[Page extract Boundary: Start]
Monday, October 24, 2011

All over again.

Do not know where I should start...
since my last real blog it's been a while. There was a lot of trouble, there were a lot of tears, there was a lot of fun, there were a lot of lost friends. Do not really want to talk about it and we do not have so much time. It would take me at least 3 days that you could follow the story.
Whatever, here I am again. And here we are again too. It seems like the same story is repeating all over and over again. But why is it repeating? Wasn't all said? Didn't we moved on? Without each other?
Somehow we found back to each other. But is this good or bad? Each conversation with you is like a déjà-vu! It is ending always the same - in tears.
But we do not give up. Why? Do we need the pain? Did it became so usual to be together? To freak out because of nothing? Crying until falling asleep?
Oh boy... what are we doing it all over again? ... I know the answer and you do too. We cannot live without each other. But is this worth all the pain, all the tears?

Yes it is. We should not forget the good times. The times when we are happy together. When we are in love. But these times are mostly invisible for outsiders. Nobody can understand the relationship between two others. The outsiders just get the bad times. They cannot even imagine the love between us. And really, what the hell are we listening to what other people say? It is our life.
[Page extract Boundary: End]
[Information provided Boundary: Start]
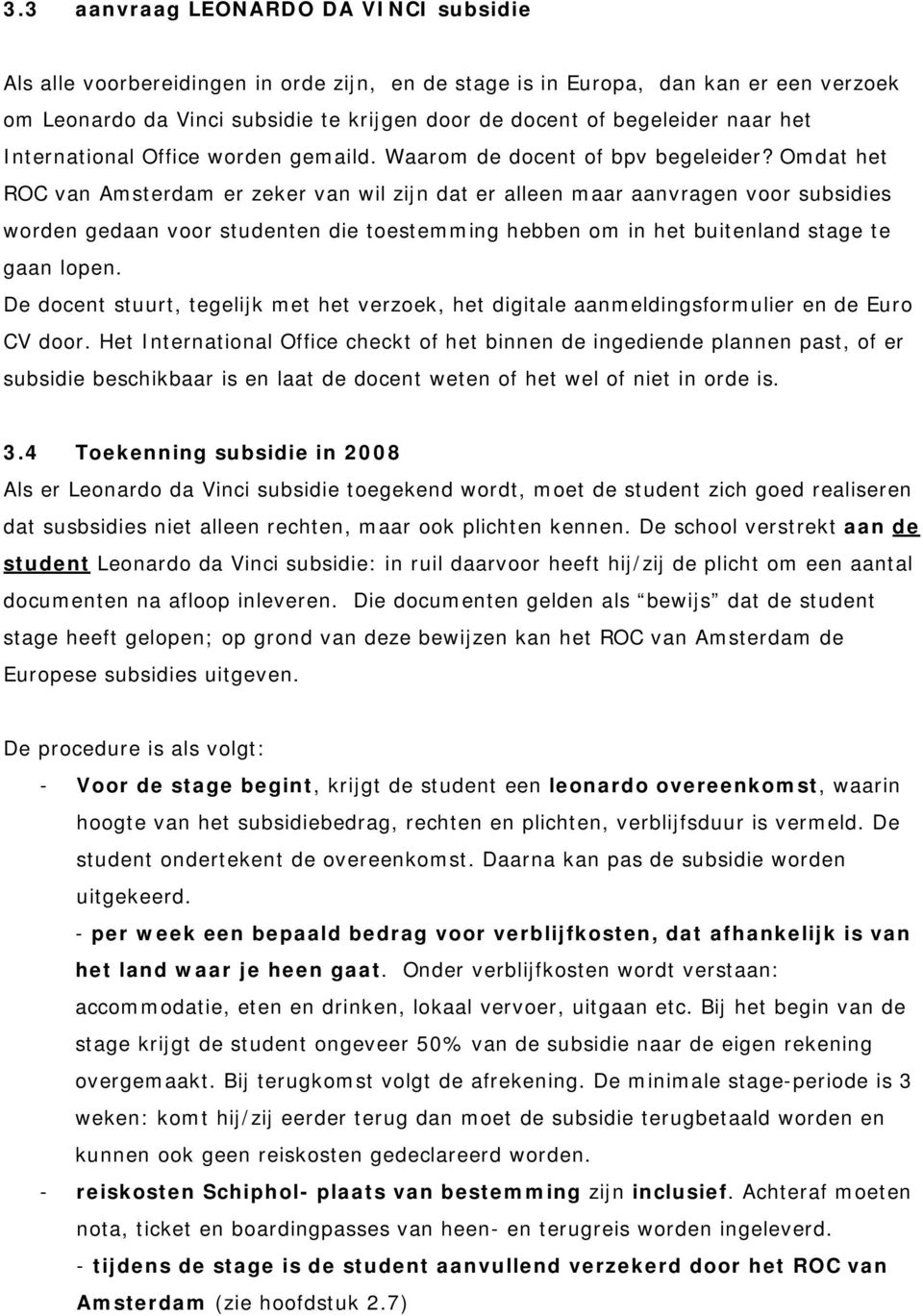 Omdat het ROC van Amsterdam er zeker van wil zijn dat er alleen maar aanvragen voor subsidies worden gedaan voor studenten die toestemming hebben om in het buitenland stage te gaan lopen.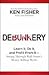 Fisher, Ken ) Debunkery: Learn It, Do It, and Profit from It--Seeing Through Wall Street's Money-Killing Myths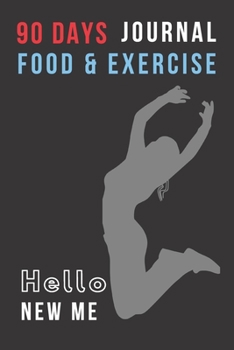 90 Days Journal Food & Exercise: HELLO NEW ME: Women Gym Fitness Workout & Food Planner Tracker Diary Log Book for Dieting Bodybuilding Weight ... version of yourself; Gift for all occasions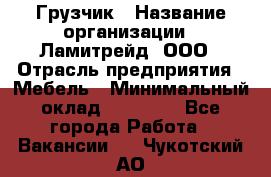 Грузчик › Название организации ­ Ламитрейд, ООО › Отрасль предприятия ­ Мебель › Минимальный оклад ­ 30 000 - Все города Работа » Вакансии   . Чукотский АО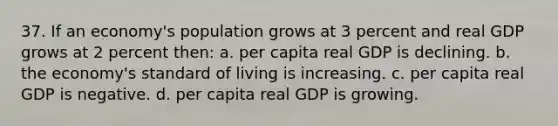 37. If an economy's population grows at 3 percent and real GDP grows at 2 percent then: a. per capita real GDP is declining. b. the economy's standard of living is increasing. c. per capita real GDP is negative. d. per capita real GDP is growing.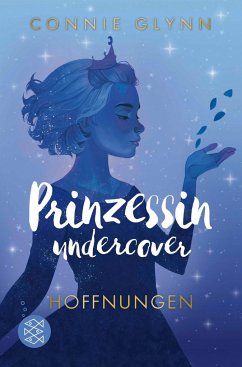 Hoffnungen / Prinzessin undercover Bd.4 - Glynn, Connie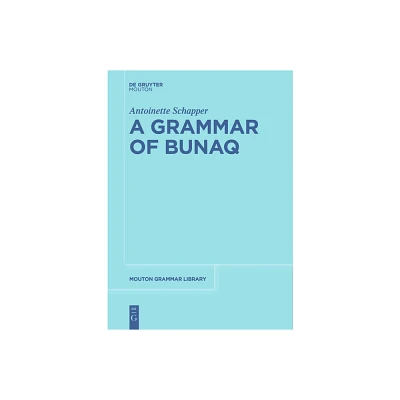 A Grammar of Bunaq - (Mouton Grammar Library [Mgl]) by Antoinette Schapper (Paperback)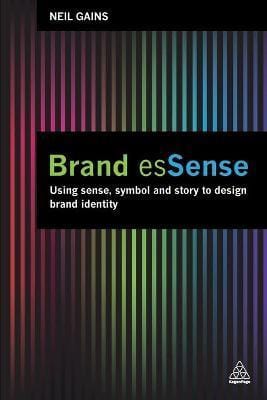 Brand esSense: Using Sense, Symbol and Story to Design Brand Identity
[Information provided Boundary: End]
What to do
- a) Reproduce the blog post from "Somehow we found" up to and including "all the tears?".
- b) In the blog post, how long does the writer say it would take to tell the whole story?
- c) Write what comes next in the blog post, starting after its final sentence.

Results in order
- a)
Somehow we found back to each other. But is this good or bad? Each conversation with you is like a déjà-vu! It is ending always the same - in tears.
But we do not give up. Why? Do we need the pain? Did it became so usual to be together? To freak out because of nothing? Crying until falling asleep?
Oh boy... what are we doing it all over again? ... I know the answer and you do too. We cannot live without each other. But is this worth all the pain, all the tears?

- b) At least 3 days.

- c)
But what if every word is said. No words are left to tell. No sentences unspoken. What if the silence between us gets bigger and bigger? When do we get to the point when words are not enough anymore and doings should follow? Is it just about the decision of one of us or of both? And what if we are getting tired of fighting?

Words are not enough anymore...
Today I started with doings. I tidied up my room. Throwing all the mess out. I threw out the chaos. I banned it. So I can get some space in my room and maybe in my mind. There is still a lot to be done tomorrow. I hope I can start all over again soon.

Do not know what to do but I have a mission: living!
xoxo RB

Monday, July 18, 2011

high five, awesomeness !: HAHA

GEILSTES!!!
high five, awesomeness !: HAHA: "bringt mich jedesmal wieder zum lachen! Bei dem Anblick des 'Mannes' wunderte es mich auch nicht mehr, dass er einfach keine ordentliche Zuc..."


Monday, May 2, 2011

Tries and second times.

Awake in the middle of the night she's laying in her bed. Thinking. Trying not to think. Failed. She tries so hard everytime but it seems like that is not enough. She is trying over and over again. She gives second chances... more than second... and what does she have? Nothing. She gets up, puts some cloth on and goes outside. She needs a run right now. She will never be really happy. Always when it seems like there are complications... it sucks... she does not want to go on... just at this moment she reachs the bridge... Keep trying? A second time? ... xoxo RB

Sunday, April 17, 2011

Two souls.

It does not happen a lot but sometimes you find the true love. It seems to be perfect. You do love eachothers. But sometimes this love is not enough. xoxo Roxxburry

Tuesday, March 15, 2011

Promises

Have you lied the whole time? Have I done something wrong? Why have you promised things if you break them?
You do not just account for the things you do... you also account for the things you do not do...
But anyway... I miss you <'3

Saturday, February 19, 2011

Awhile!

It has been awhile that I have posted something. Let us change it ;)...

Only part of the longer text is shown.